Milli Eğitim Bakanı Yusuf Tekin, Batman’da Necat Nasıroğlu Külliyesi Konferans Salonu’nda düzenlenen AK Parti merkez ilçe 8’inci olağan kongresine katıldı.
Burada konuşan Bakan Tekin, ana muhalefeti işaret ederek, "Sizin laiklikten anladığınız şey şu; 1940’lı yılları hatırlayın, camilerin kapısına kilit vurmak, camileri ahıra çevirmek, vatandaşın Kur’an-ı Kerim öğrenmesini yasaklamak" dedi.
"Siz bunları laikliğin gereği olarak yaptınız" diyen Tekin, "O zaman sizin laiklikten anladığınız şey ile benim laiklikten anladığım şey aynı değil. Sen laiklikten, Müslümanların inanç özgürlüğünün prangalar altına alınmasını yasaklamasını anlıyorsun. Kendi icat ettiğin bir laikliği bana dayatıyorsun. Bu olmaz. Üniversiteye başörtüsüyle gitmek isteyen çocuğu ikna odalarına almayı laiklik gereğiyle yaptınız. Kendi ideolojik bakış açılarını bize dayatmak isteyen birileri evrensel tanımlamalarla asla örtüşmeyen kavramları bize dayatıyorlar ve bizi bunun üzerinden eleştiriyorlar" ifadelerini kullandı.

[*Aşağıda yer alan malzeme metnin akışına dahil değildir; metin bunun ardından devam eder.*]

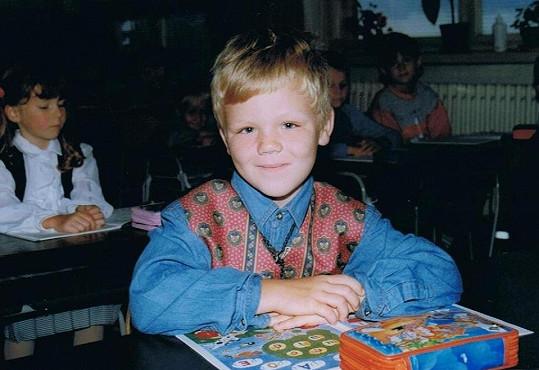 """Jarda byl rozkošné, ale dle svých slov poněkud buclaté dítko. """"Jako malý jsem rád papkal,"""" smál se nad svou dětskou fotografií."""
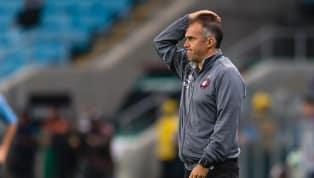 A dança das cadeiras dos técnicos no Brasil segue seu rumo. Nesta segunda-feira, foi a vez do Atlético-PR demitir Eduardo Baptista após apenas 13 jogos,...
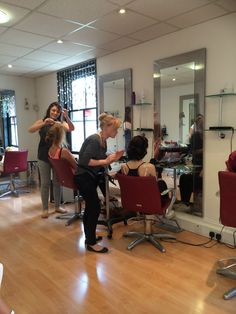 The Team enjoyed a inspirational evening on Monday doing a hair up Masterclass with 'Maggie Flockton Hairdressing' learning lots of amazing techniques perfect for your Glam evening out, Prom or Wedding
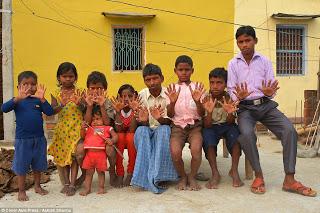 6-dedos-familia-india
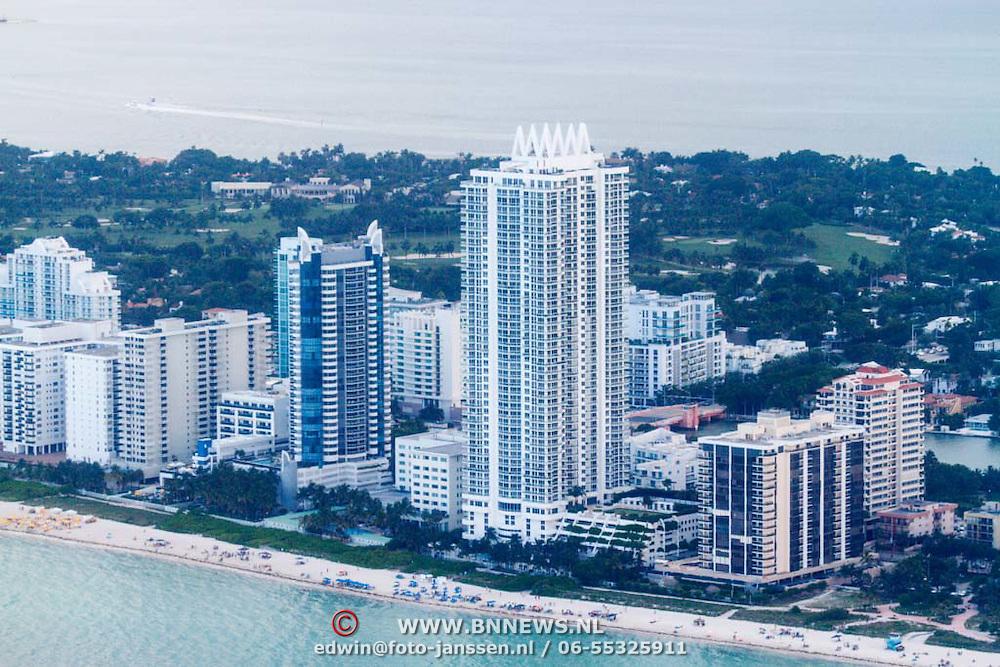USA/Miami/20150808 - Rondvlucht boven Miami, kustlijn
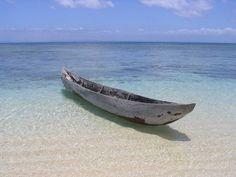 Pirogue simple Île aux Nattes, Madagascar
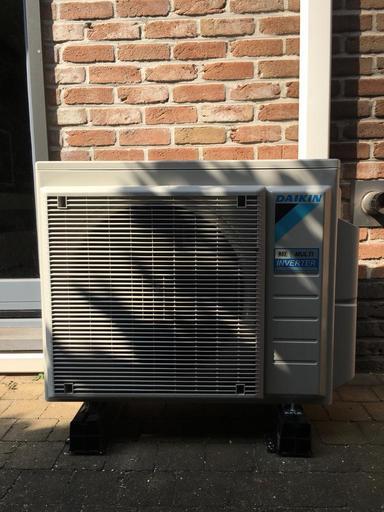 Realisatie Daikin Emura + Classic airco warmtepomp luchtlucht bestaande uit 1 buitenunit en 4 binnenunits te Brecht
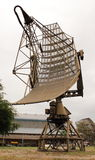 avgådd militär radar Arkivfoton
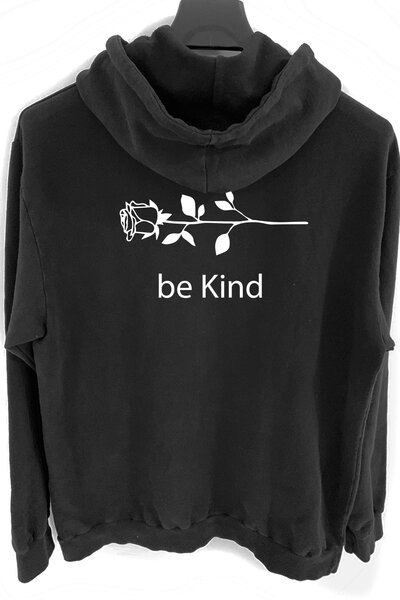 Blusa de moletom preto Be Kind (Estampa Branca)
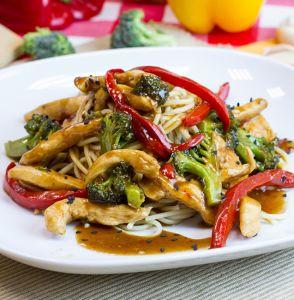 www.nestleagustoconlavida.com pasta-con-tiras-de-pollo-con-aji-rojo-y-brocoli
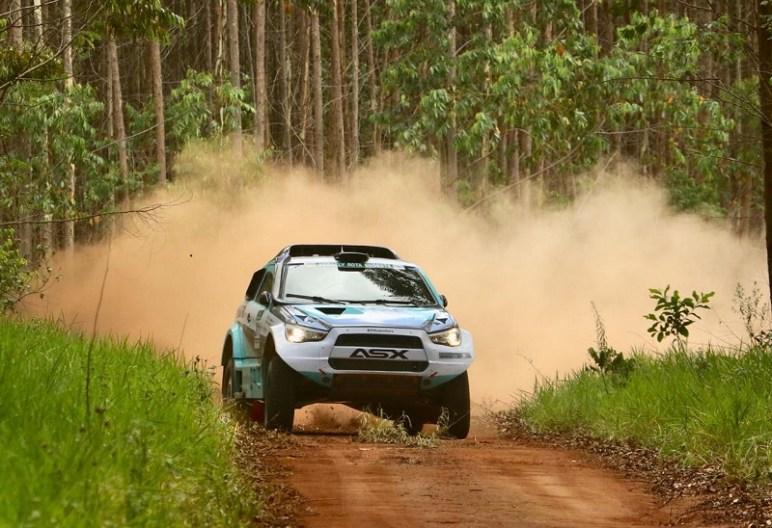 Mais rápidos na geral na prova deste domingo (Sanderson Pereira/PhotoEsporte)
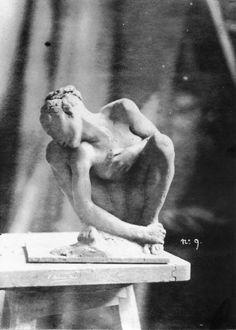 'La Femme Accroupie' by French sculptor Auguste Rodin Clay. via Le Procrastinateur Auguste Rodin, Camille Claudel, Art Sculpture, Modern Sculpture, Chef D Oeuvre, Oeuvre D'art, Renaissance, 7 Arts, Arte Tribal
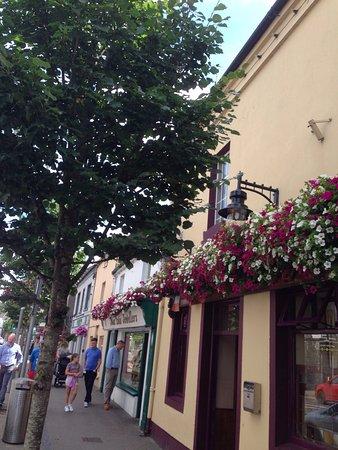 Mary O Connells Bar: photo2.jpg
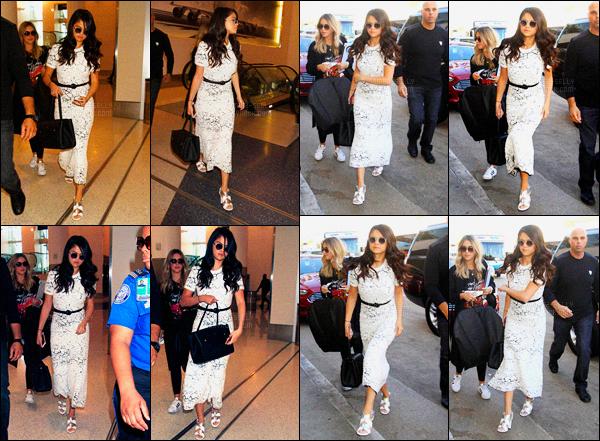 09.10.2015 ─ Selena Gomez a été photographiée, alors, qu'elle arrivait à l'aéroport de LAX, étant, à Los Angeles.Nous ne connaissons pas encore la destination de la belle Selena G. Peut être encore de la promo pour l'album ? En tout cas, sa tenue est un jolie top...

Bakan Tekin'in açıklamalarından rahatsız olan CHP, Tekin hakkında suç duyurusunda bulundu.
Laiklik nedir?
Laiklik, Türkiye’de İslam’a karşı sistematik bir baskı aracı olarak kullanılmış ve bu anlayış tarihsel süreçte toplumda derin izler bırakmıştır. 1928 yılında, anayasadan “Türkiye Devleti'nin dini İslam’dır” ifadesinin çıkarılmasıyla birlikte laiklik resmen yürürlüğe girmiştir. Ancak Türkiye’de uygulanan laiklik, Batı’daki laiklik anlayışından oldukça farklıdır. Batı’da laiklik, kilise ve devlet işlerinin ayrılması olarak tanımlanırken, Türkiye’de laiklik İslam’a ait tüm unsurların kamusal hayattan silinmesi amacıyla benimsenmiştir. Bu süreçte hilafetin kaldırılması, ezanın Türkçeleştirilmesi, İslami kurumların kapatılması, dini eğitimin yasaklanması, Kur’an-ı Kerim basımının engellenmesi ve hatta Arap harflerinin kullanımının yasaklanması gibi köklü değişiklikler yapılmıştır. Bunların yanı sıra, İslam’a bağlı olan birçok kurum ve değer yok edilmiş, Müslümanların ibadet ve yaşam alanları daraltılmıştır.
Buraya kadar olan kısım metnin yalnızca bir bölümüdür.